5. Avoid direct eye contact, do not smile too frequently, and never, ever, offer to shake hands and wish them a good morning. They will spend all day wondering what you're up to and end the evening in a fit of paranoid funk.
6. Don't try to engage the journalists about journalism. Concepts like "objective reporting" and "neutral observer" are foreign to them, and they will get quite flustered if you bring them up. If you are interviewed by one of them, don't worry about what to say — it doesn't matter. They will have the story written before they even talk to you. They know what the story is, after all, and nothing you say will change it.
7. It will help for you to learn their language. You don't have to talk like them, heaven forbid, but it will help if you can understand them. The words you will hear most often are "racist" and "Nazi." These are used to mean: people who don't like Obamacare, people who don't like taxes, Republicans in general and Donald Trump in particular, people who say they are honest, gun owners, people who work for money, people who say we should all take personal responsibility, people who want to enforce the border, and people who respect police.
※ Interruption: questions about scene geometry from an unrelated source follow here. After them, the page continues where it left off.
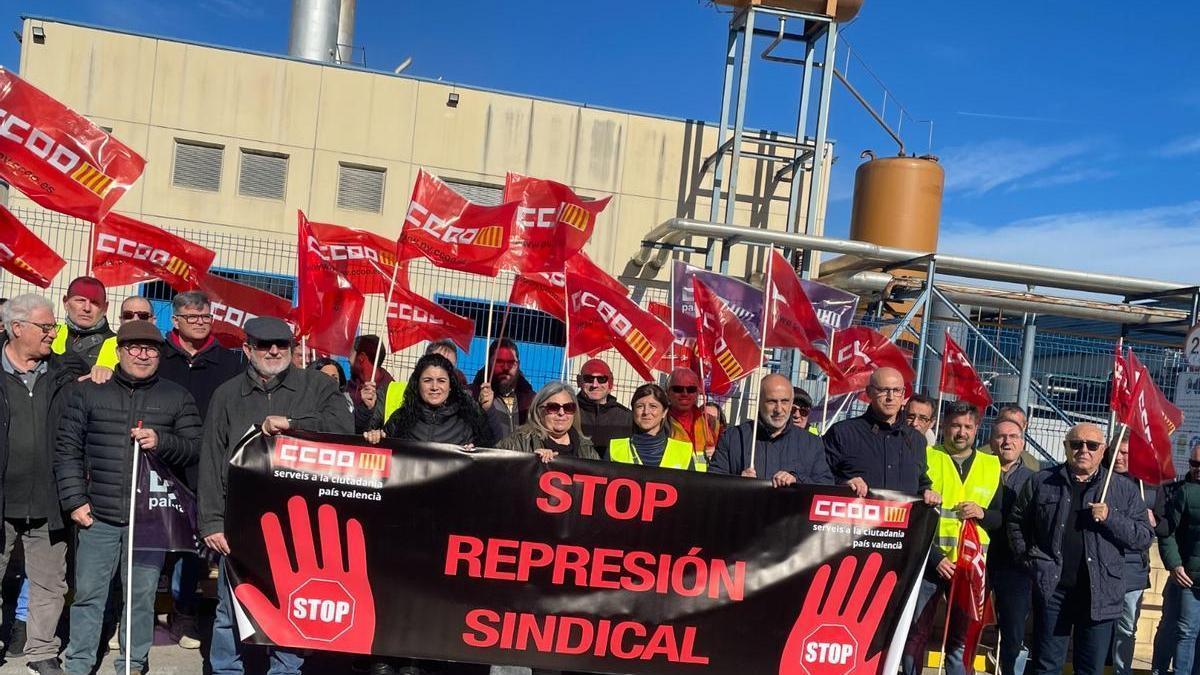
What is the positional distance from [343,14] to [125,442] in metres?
20.7

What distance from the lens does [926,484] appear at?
636 centimetres

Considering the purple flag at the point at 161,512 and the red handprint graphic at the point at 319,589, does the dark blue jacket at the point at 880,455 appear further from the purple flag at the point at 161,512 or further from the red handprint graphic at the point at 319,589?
the purple flag at the point at 161,512

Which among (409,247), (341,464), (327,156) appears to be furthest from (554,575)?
(327,156)

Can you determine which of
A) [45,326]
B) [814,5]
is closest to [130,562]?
[45,326]

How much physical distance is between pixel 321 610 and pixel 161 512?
105 centimetres

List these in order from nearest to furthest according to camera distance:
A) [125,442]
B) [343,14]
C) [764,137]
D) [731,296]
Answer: [125,442], [731,296], [764,137], [343,14]

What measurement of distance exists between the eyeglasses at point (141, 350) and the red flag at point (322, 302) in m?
2.74

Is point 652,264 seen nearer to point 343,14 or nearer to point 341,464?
point 343,14

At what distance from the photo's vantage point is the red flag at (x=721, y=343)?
8.45 m

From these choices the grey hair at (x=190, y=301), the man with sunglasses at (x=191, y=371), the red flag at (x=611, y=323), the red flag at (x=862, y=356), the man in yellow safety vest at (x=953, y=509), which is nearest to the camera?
the man in yellow safety vest at (x=953, y=509)

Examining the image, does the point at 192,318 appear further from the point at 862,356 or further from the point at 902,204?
the point at 902,204

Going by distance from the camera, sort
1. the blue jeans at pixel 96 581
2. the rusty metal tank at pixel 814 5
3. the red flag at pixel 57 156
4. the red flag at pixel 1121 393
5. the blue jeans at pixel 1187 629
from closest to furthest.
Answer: the blue jeans at pixel 96 581 < the red flag at pixel 57 156 < the blue jeans at pixel 1187 629 < the red flag at pixel 1121 393 < the rusty metal tank at pixel 814 5

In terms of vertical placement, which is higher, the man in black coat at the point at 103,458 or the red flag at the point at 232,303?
the red flag at the point at 232,303

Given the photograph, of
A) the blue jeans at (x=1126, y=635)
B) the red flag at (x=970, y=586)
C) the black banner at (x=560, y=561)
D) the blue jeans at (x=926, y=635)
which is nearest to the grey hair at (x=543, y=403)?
the black banner at (x=560, y=561)
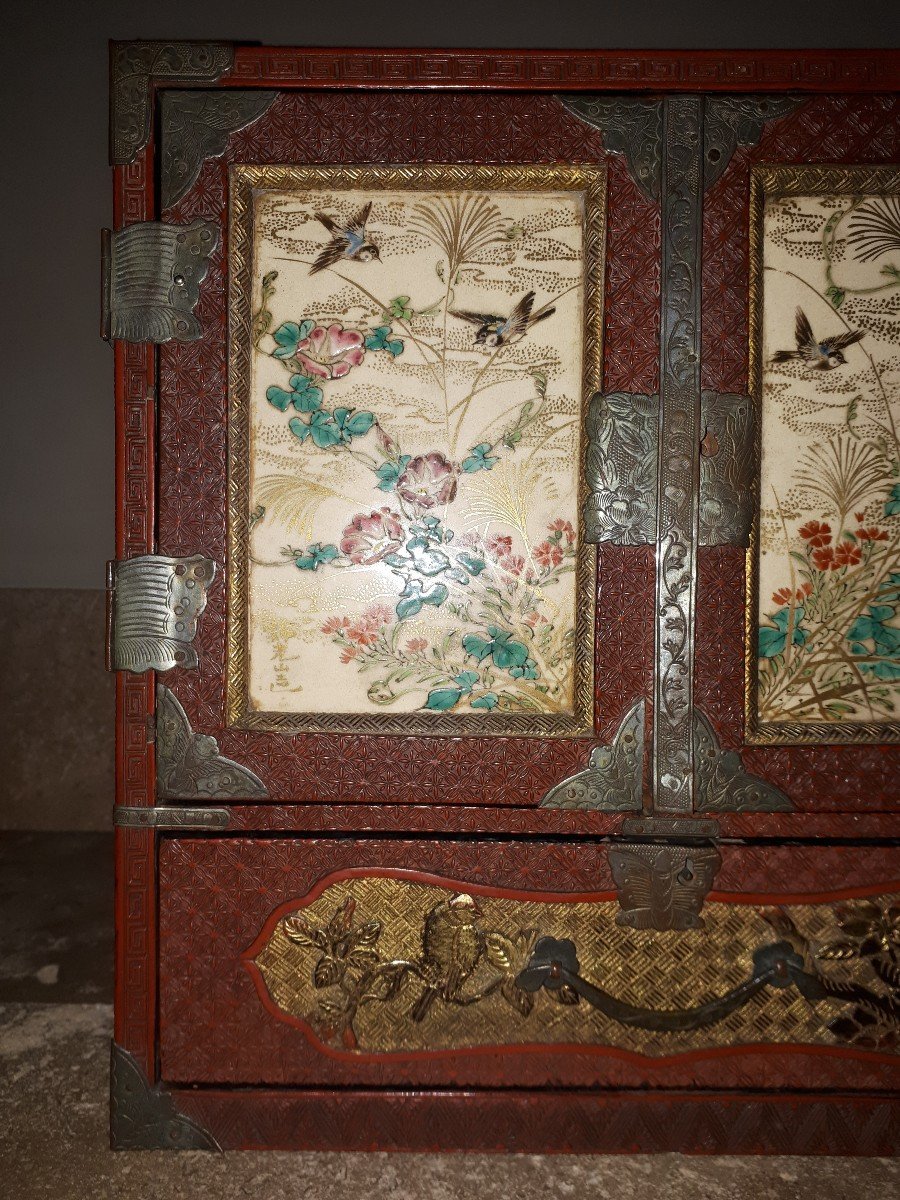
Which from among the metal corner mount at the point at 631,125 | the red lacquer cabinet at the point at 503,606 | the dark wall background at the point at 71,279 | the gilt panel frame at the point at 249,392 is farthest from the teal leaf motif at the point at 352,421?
the dark wall background at the point at 71,279

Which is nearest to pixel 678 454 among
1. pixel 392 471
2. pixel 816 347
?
pixel 816 347

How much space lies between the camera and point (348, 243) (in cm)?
141

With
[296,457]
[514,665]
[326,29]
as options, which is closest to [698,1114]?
[514,665]

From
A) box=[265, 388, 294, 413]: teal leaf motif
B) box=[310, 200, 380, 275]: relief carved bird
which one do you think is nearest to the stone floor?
box=[265, 388, 294, 413]: teal leaf motif

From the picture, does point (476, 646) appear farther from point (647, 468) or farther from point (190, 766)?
point (190, 766)

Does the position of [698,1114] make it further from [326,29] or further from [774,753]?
[326,29]

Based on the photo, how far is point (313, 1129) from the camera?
1.45m

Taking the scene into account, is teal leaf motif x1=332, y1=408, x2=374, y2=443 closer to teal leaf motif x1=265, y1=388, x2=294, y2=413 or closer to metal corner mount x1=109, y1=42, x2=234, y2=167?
teal leaf motif x1=265, y1=388, x2=294, y2=413

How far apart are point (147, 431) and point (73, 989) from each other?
5.16 feet

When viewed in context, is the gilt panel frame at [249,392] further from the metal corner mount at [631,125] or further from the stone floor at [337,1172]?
the stone floor at [337,1172]

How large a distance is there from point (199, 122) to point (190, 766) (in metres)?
1.21

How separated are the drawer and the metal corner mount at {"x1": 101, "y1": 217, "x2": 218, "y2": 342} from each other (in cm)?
97

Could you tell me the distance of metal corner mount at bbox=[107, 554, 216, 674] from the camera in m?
1.42

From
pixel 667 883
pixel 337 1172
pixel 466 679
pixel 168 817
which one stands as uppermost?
pixel 466 679
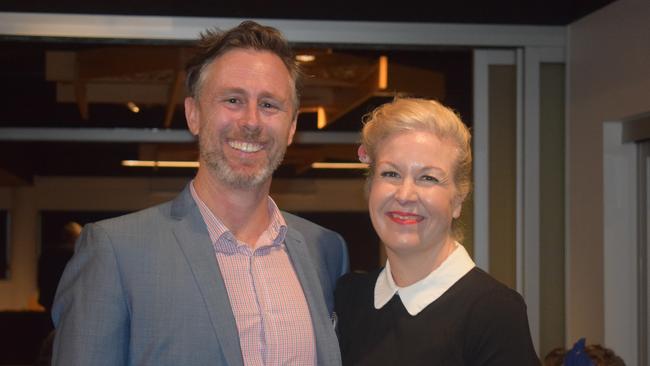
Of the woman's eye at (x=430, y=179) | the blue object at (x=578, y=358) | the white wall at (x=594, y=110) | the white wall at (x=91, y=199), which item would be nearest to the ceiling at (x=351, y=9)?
the white wall at (x=594, y=110)

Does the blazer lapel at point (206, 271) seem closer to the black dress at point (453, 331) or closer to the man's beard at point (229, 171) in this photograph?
the man's beard at point (229, 171)

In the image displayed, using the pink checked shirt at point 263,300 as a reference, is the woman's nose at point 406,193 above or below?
above

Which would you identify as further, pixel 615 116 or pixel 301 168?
pixel 301 168

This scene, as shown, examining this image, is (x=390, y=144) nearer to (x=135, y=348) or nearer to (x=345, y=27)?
(x=135, y=348)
Some other helpful words and phrases: bipartisan: conservatives giving liberals what they want; budget cut: a massive increase in spending that would have been even bigger except for the divisiveness in our country; climate change: a catastrophic condition caused by capitalism, cured by socialism; conservative: racist, sexist, bigoted, white-trash homophobe who wants to dirty the air, dirty the water, spoil the planet, oppress the working class, torture animals, ruin America's global reputation, start wars, starve children and kick old people out into the streets with no food or medicine, all as a means of self-enrichment; fear monger: anyone who disagrees with socialists or socialism; hate speech: any expression of disagreement with progressives; multiculturalism: any culture but Western or American culture and, therefore, better; private property: whatever greedy individuals want to keep that could be used for the betterment of society.
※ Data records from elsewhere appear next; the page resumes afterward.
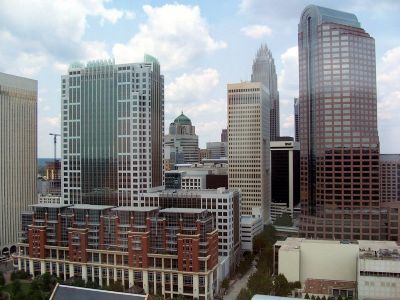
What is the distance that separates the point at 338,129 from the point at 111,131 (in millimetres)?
28526

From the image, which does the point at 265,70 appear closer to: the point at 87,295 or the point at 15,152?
the point at 15,152

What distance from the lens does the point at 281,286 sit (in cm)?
3788

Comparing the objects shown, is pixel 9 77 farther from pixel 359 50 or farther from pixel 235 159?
pixel 359 50

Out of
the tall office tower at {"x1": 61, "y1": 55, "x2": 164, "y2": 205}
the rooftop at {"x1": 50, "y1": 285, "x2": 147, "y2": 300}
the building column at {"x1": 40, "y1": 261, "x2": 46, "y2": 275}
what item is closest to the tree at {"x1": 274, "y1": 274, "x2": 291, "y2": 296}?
the rooftop at {"x1": 50, "y1": 285, "x2": 147, "y2": 300}

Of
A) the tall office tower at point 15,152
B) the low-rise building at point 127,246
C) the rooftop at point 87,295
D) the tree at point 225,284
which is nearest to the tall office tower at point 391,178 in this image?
the tree at point 225,284

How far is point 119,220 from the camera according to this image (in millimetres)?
43438

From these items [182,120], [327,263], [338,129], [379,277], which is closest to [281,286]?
[327,263]

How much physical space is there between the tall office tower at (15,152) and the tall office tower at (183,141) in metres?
74.4

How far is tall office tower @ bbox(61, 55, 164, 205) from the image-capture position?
52.7m

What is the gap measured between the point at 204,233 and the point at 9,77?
37.9 meters

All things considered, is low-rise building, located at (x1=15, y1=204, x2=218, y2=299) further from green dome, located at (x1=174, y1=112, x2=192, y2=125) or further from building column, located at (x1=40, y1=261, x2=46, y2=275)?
green dome, located at (x1=174, y1=112, x2=192, y2=125)

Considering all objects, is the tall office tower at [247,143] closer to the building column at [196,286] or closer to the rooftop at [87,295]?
the building column at [196,286]

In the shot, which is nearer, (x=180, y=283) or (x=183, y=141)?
(x=180, y=283)

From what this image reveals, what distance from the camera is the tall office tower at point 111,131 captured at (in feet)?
173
There are many others, but I don't want to overwhelm you. Study the list.
8. Be prepared to nod a lot and say things like "That's interesting" or "You don't say" when you're lectured about issues of the day like global warming, abortion, transgender acceptance, open borders, voter ID and one-payer health care. Do not under any circumstance try to debate any of the issues. They know what the right answers are and any dissenting opinion will either confuse, irritate or sadden them. Yes, you will discover that their "positions" on these issues are absurd to the point of lunacy, merely repeated like a liturgy and not really reasoned out. But they can't help it. It's the price the must pay to stay on the good side of the people whose good opinion they desperately crave.
Look, I know this will be an exhausting experience, having to deal with people who live such insulated, cocooned lives in their bubbles on the coasts. But it will only be for one day, and if we just keep our heads we can send them back home without their entire world view falling apart and sending them into despair. That's what good neighbors are for.